Les sésames pour entrer à l'Armoricaine. En "seconde", on était dans les gradins de la vieille tribune Foucault. En "première", on était assis tribune"Penn Huel" ("tête haute"), d'où sortaient les joueurs. Tribune Penn-Huel, en 1974, on vous engueulait si vous faisiez un peu de bruit. On était un peu à la messe. Vous y étiez, au jubilé Tréguer/Le Bihan? (René Tréguer, c'était le gardien, souvent maillot vert, et une casquette des fois). Une fois, avec une banderole, en 1974, on a été pris à partie par une bande de la place de Strasbourg et on a couru se réfugier dans un bar de la rue Jean Jaurès.
Les montées, ce sont des soirs de grâce. La ville s'embrase. D'autres villes (souffrons) ont vécu des soirs de coupe en Côtes d'Armor ou Morbihan, à Brest on a juste vécu des coups d'éclat (l'OM, l'ASSE, Nantes...), et des montées. Les barrages en 1989 (Le Havre, les Nîmois teigneux, Strasbourg assommé par Cabanas), la belle montée de la bande à Nolan et Rom' Poy' à l'aube des années 2010. Et la montée de National, que les puristes considèrent comme la plus belle, celle du pur bonheur après une telle traversée du désert.

--

◆ **Travail demandé**
A. Dans l'extrait sur le football à Brest, quel poste occupait René Tréguer ?
B. Poursuivez l'extrait sur le football à Brest à partir de sa dernière phrase.

◆ **Données fournies**
--

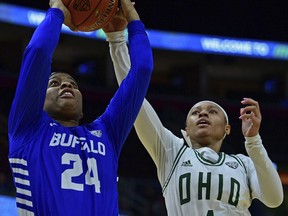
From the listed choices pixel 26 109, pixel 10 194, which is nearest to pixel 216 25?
pixel 10 194

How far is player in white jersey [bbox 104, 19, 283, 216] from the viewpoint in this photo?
4.05 metres

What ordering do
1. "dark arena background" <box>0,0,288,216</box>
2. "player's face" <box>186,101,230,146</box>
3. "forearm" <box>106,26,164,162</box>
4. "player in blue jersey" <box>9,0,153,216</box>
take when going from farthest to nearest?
"dark arena background" <box>0,0,288,216</box> → "player's face" <box>186,101,230,146</box> → "forearm" <box>106,26,164,162</box> → "player in blue jersey" <box>9,0,153,216</box>

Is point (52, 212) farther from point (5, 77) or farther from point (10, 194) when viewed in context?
point (5, 77)

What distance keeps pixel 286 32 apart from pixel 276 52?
2.44ft

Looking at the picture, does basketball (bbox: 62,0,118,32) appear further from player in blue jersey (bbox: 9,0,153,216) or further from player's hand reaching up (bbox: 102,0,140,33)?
player in blue jersey (bbox: 9,0,153,216)

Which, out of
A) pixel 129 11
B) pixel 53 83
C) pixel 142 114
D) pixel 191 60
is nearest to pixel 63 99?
pixel 53 83

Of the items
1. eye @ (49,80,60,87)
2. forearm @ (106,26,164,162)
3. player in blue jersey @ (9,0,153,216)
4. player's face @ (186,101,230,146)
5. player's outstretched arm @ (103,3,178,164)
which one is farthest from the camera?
player's face @ (186,101,230,146)

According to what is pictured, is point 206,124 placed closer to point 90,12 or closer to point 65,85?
point 90,12

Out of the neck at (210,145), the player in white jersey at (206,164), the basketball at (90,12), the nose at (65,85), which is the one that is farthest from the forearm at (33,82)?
the neck at (210,145)

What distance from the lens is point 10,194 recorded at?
10.6 metres

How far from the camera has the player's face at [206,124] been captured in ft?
14.4

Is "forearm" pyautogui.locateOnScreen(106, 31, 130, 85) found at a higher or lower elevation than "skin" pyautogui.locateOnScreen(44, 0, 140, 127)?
higher

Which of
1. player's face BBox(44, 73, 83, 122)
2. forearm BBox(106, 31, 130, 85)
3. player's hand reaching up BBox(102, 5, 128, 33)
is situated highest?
player's hand reaching up BBox(102, 5, 128, 33)

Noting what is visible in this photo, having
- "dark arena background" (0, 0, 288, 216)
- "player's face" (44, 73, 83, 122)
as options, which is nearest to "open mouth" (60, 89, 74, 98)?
"player's face" (44, 73, 83, 122)
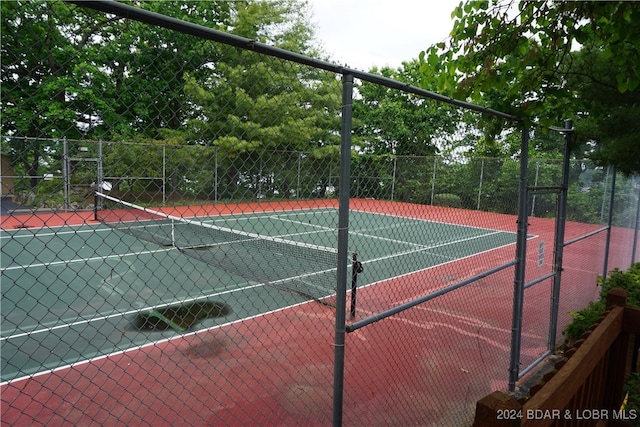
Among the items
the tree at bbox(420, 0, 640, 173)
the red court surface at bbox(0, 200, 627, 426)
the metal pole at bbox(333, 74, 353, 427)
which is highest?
the tree at bbox(420, 0, 640, 173)

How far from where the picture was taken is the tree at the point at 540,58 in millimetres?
3094

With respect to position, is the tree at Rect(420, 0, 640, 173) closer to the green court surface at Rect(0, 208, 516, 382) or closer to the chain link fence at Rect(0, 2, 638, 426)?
the chain link fence at Rect(0, 2, 638, 426)

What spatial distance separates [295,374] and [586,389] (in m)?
3.39

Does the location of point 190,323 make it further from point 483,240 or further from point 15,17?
point 483,240

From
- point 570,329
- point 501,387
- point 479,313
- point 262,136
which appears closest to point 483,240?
point 479,313

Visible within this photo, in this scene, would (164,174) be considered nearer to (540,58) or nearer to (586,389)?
(586,389)

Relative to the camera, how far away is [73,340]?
5.80 m

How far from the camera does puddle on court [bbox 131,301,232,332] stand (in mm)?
6312

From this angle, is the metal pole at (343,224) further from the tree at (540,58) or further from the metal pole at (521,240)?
the metal pole at (521,240)

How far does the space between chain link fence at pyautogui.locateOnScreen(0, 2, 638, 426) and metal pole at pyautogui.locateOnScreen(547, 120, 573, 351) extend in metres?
0.04

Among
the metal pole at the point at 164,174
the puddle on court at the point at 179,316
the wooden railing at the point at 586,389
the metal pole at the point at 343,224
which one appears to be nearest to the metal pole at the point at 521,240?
the wooden railing at the point at 586,389

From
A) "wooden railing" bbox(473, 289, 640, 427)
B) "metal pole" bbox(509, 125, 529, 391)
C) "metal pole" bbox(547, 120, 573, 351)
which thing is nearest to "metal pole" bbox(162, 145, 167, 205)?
"wooden railing" bbox(473, 289, 640, 427)

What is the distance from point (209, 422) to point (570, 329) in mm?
4592

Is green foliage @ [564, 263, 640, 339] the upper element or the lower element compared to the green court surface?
upper
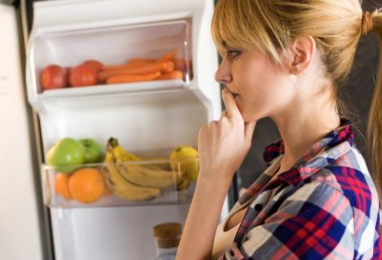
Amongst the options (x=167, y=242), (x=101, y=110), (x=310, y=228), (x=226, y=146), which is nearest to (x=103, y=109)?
(x=101, y=110)

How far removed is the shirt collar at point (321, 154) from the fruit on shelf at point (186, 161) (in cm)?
53

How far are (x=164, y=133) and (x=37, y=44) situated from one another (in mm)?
494

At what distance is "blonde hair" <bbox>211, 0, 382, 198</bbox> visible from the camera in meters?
0.69

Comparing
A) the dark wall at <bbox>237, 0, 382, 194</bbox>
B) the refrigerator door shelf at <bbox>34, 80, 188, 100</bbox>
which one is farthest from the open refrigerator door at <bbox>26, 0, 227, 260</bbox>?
the dark wall at <bbox>237, 0, 382, 194</bbox>

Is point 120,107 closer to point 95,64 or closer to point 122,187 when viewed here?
point 95,64

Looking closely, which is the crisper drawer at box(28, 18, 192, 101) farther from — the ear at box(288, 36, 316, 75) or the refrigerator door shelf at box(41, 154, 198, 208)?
the ear at box(288, 36, 316, 75)

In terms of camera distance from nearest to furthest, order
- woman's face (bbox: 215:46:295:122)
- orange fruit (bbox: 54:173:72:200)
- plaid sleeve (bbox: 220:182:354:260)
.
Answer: plaid sleeve (bbox: 220:182:354:260) < woman's face (bbox: 215:46:295:122) < orange fruit (bbox: 54:173:72:200)

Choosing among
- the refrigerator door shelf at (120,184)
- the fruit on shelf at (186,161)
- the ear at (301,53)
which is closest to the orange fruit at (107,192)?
the refrigerator door shelf at (120,184)

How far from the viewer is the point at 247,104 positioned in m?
0.77

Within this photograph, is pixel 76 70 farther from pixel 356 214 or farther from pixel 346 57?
pixel 356 214

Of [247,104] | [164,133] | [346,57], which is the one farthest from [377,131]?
[164,133]

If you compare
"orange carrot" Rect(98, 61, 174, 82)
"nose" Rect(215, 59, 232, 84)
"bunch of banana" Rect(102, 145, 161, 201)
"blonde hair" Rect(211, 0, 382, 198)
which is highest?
"blonde hair" Rect(211, 0, 382, 198)

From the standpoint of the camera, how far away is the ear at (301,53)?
2.27ft

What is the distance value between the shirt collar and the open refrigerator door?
1.65 ft
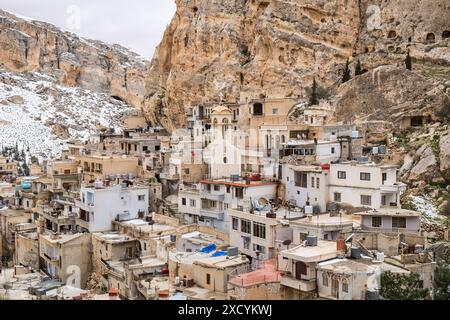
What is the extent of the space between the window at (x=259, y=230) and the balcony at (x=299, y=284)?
4413 millimetres

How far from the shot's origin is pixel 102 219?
20172 mm

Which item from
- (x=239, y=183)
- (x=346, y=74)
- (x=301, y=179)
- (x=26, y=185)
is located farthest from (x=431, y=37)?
(x=26, y=185)

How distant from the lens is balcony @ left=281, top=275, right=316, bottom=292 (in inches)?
439

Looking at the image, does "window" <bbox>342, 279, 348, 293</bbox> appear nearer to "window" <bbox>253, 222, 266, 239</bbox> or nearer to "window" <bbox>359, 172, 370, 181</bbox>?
"window" <bbox>253, 222, 266, 239</bbox>

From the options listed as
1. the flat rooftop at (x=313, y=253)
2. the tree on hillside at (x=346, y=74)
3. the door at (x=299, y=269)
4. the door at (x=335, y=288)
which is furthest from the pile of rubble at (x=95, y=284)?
the tree on hillside at (x=346, y=74)

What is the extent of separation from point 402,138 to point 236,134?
731 centimetres

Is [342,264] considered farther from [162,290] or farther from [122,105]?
[122,105]

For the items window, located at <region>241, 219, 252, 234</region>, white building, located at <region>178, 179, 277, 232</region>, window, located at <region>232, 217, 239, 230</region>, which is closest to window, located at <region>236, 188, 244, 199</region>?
white building, located at <region>178, 179, 277, 232</region>

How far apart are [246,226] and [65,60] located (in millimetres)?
75801

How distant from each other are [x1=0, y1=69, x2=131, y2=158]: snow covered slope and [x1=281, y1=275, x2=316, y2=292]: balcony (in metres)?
44.1

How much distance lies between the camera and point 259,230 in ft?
53.0

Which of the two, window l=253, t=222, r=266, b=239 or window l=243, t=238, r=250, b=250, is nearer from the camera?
window l=253, t=222, r=266, b=239
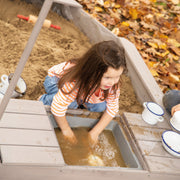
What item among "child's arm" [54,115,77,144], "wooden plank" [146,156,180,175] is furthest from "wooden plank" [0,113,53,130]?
"wooden plank" [146,156,180,175]

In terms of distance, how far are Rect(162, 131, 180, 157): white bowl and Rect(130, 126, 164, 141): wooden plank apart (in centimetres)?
5

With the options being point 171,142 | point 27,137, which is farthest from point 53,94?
point 171,142

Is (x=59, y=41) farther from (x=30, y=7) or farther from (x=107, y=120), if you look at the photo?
(x=107, y=120)

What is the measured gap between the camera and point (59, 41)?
8.27 feet

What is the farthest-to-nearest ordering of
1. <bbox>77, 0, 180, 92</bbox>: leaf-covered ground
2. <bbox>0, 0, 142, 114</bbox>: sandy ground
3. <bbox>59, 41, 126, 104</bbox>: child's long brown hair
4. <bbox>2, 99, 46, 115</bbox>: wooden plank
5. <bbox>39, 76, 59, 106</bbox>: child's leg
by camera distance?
<bbox>77, 0, 180, 92</bbox>: leaf-covered ground < <bbox>0, 0, 142, 114</bbox>: sandy ground < <bbox>39, 76, 59, 106</bbox>: child's leg < <bbox>2, 99, 46, 115</bbox>: wooden plank < <bbox>59, 41, 126, 104</bbox>: child's long brown hair

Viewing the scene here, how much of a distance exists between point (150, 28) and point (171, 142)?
6.96 feet

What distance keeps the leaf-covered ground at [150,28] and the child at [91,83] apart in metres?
1.04

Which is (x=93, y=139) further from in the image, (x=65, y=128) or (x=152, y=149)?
(x=152, y=149)

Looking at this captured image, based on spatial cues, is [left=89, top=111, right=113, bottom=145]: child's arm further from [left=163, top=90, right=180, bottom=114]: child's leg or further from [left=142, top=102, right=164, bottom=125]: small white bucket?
[left=163, top=90, right=180, bottom=114]: child's leg

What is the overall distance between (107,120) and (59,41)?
1224 millimetres

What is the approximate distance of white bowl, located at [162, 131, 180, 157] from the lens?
1453 mm

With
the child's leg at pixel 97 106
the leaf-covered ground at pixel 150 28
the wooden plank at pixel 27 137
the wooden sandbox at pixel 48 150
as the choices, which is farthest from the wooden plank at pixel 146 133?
the leaf-covered ground at pixel 150 28

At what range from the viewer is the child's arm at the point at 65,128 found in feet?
4.83

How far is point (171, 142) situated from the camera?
1539 mm
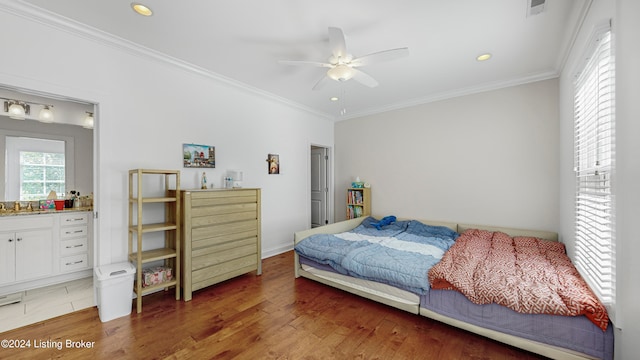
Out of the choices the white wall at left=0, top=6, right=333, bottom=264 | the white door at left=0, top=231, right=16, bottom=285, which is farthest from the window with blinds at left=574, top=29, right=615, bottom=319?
the white door at left=0, top=231, right=16, bottom=285

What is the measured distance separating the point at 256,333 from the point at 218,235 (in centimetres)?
122

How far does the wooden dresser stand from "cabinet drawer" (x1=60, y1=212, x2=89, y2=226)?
1649 mm

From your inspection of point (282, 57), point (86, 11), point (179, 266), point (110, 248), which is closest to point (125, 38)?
point (86, 11)

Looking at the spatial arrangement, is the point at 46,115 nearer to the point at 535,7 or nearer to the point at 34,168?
the point at 34,168

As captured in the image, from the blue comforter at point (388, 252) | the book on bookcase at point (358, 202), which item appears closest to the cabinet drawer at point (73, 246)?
the blue comforter at point (388, 252)

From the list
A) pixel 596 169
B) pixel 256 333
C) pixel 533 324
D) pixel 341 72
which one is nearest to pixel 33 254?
pixel 256 333

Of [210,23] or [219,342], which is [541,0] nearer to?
[210,23]

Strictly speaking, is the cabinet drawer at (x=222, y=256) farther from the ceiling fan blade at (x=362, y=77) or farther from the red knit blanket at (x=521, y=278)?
the ceiling fan blade at (x=362, y=77)

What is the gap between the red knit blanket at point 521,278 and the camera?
5.66 feet

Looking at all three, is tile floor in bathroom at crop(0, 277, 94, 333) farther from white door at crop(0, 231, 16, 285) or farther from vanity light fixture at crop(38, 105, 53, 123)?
vanity light fixture at crop(38, 105, 53, 123)

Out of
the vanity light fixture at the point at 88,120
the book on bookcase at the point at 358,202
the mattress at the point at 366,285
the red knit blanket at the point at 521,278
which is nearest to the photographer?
the red knit blanket at the point at 521,278

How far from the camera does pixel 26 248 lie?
111 inches

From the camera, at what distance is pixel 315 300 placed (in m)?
2.67

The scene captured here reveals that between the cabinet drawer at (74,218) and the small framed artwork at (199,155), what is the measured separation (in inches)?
61.2
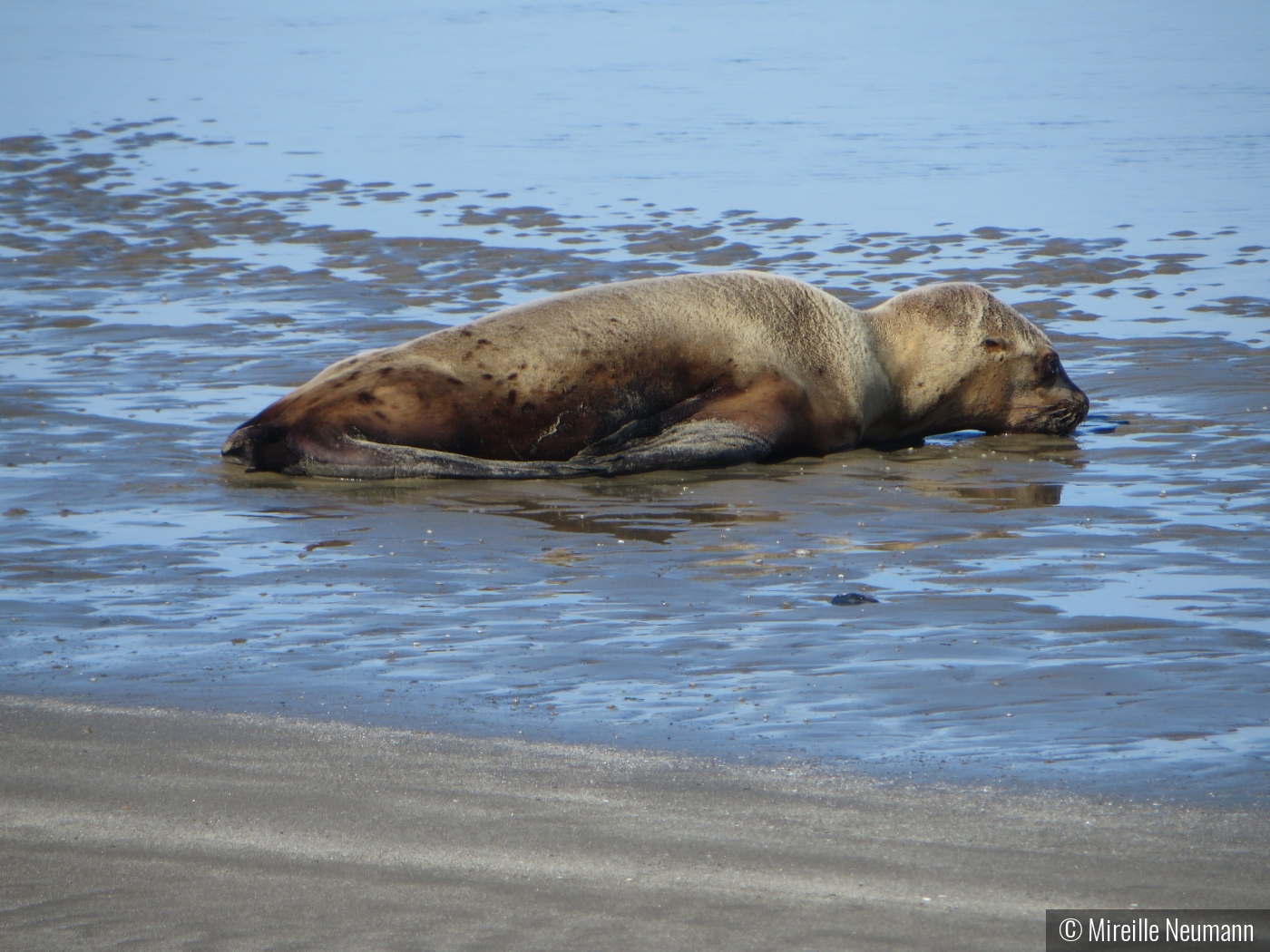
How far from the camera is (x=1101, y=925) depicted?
293 cm

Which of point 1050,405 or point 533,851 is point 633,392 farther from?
point 533,851

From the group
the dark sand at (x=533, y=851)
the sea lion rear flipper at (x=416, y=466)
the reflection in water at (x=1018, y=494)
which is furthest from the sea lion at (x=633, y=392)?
the dark sand at (x=533, y=851)

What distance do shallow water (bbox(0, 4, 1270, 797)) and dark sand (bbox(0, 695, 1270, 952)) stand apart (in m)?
0.26

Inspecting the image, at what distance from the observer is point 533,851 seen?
10.8 ft

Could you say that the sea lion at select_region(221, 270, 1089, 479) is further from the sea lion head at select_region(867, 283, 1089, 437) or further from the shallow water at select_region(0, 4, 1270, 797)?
the shallow water at select_region(0, 4, 1270, 797)

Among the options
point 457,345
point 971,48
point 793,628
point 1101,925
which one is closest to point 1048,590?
point 793,628

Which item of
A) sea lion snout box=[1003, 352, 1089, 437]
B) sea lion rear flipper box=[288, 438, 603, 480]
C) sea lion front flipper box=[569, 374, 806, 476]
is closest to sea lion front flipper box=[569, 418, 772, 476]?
sea lion front flipper box=[569, 374, 806, 476]

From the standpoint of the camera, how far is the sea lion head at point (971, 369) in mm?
8656

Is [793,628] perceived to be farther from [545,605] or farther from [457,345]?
[457,345]

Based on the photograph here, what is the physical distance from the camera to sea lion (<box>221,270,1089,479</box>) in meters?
7.61

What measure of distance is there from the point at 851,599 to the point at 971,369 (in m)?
3.76

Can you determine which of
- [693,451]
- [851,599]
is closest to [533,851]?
[851,599]

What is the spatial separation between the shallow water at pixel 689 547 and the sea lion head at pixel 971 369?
0.52 ft

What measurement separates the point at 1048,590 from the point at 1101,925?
2.57 metres
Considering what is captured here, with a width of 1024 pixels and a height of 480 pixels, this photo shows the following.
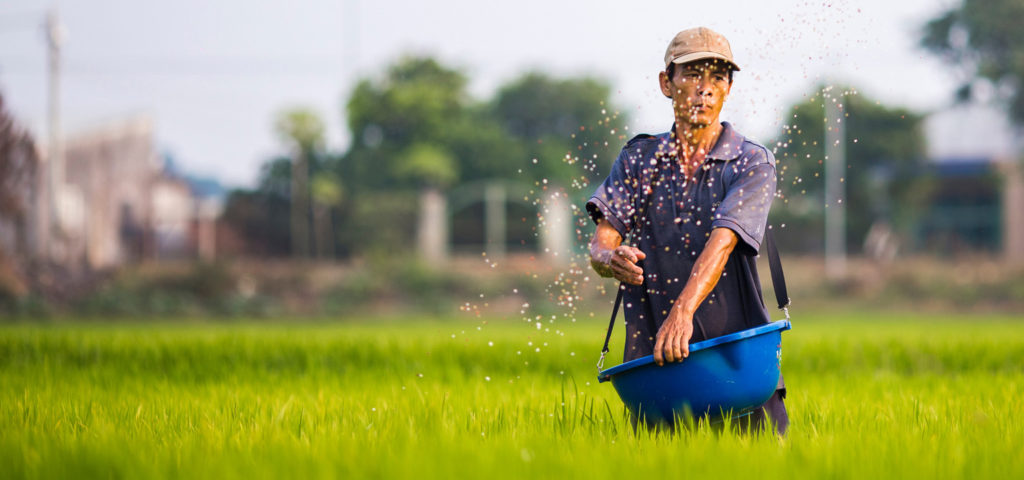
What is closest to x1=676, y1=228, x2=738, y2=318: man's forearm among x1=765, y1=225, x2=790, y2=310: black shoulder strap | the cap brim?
x1=765, y1=225, x2=790, y2=310: black shoulder strap

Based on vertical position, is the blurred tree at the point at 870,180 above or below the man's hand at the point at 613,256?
above

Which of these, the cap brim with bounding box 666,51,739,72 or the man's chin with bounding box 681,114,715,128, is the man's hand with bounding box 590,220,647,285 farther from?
the cap brim with bounding box 666,51,739,72

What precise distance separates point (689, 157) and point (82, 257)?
869 inches

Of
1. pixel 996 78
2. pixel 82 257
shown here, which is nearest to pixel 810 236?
pixel 996 78

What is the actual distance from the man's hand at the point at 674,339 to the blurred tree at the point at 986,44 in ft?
93.1

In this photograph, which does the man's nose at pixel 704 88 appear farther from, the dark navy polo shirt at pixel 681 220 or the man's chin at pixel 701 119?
the dark navy polo shirt at pixel 681 220

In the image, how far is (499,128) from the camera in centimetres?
3888

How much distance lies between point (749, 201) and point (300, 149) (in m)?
32.2

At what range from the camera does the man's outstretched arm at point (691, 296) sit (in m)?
3.12

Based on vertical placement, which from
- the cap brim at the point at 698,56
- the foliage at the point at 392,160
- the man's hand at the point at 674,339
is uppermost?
the foliage at the point at 392,160

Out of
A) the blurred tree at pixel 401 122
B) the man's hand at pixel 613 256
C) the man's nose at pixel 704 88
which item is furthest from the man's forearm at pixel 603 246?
the blurred tree at pixel 401 122

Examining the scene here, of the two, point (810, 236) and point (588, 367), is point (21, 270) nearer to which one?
point (588, 367)

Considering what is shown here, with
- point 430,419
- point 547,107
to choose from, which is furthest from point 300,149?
point 430,419

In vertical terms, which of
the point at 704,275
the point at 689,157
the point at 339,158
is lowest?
the point at 704,275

--

◆ **Réponses dans l'ordre**
A. Il était gardien.

B.
Une partie de la couverture de "But" du vendredi 8 juin 1979. Le scanner a buggé lorsqu'on a voulu imprimer toute la page, avec De Martigny, Bernard, Guy Bout' et consorts qui sortent des vestiaires
En 1979, le stade Brestois sortait d'années compliquées. Debout dans les gradins de l'Armoricaine en 1975-1977, on regardait Ribeyre (le plus technique), Le Trocquer (le moins Ribeyre mais sacrément efficace derrière), Dédé Perrot (un vrai ailier, rouquin teigneux), Nigel Page-Jones (qui ne travaillait pas à la Poste) l'Anglais de Roscoff et le magic Donald Hatfield, so british. Avec l'arrivée de De Martigny, le stade a battu le SCO d'Angers en Coupe (2-0), un coup d'éclat, grosse ambiance en tribune. Enfin, le stade en Coupe, quelles désillusions (vous vous souvenez de la défaite contre Laval en quarts dans les années 80 avec Kéru? Ce coup-là on pouvait aller en finale). Enfin, dans deux ans on brandira la coupe Europa, la plus belle.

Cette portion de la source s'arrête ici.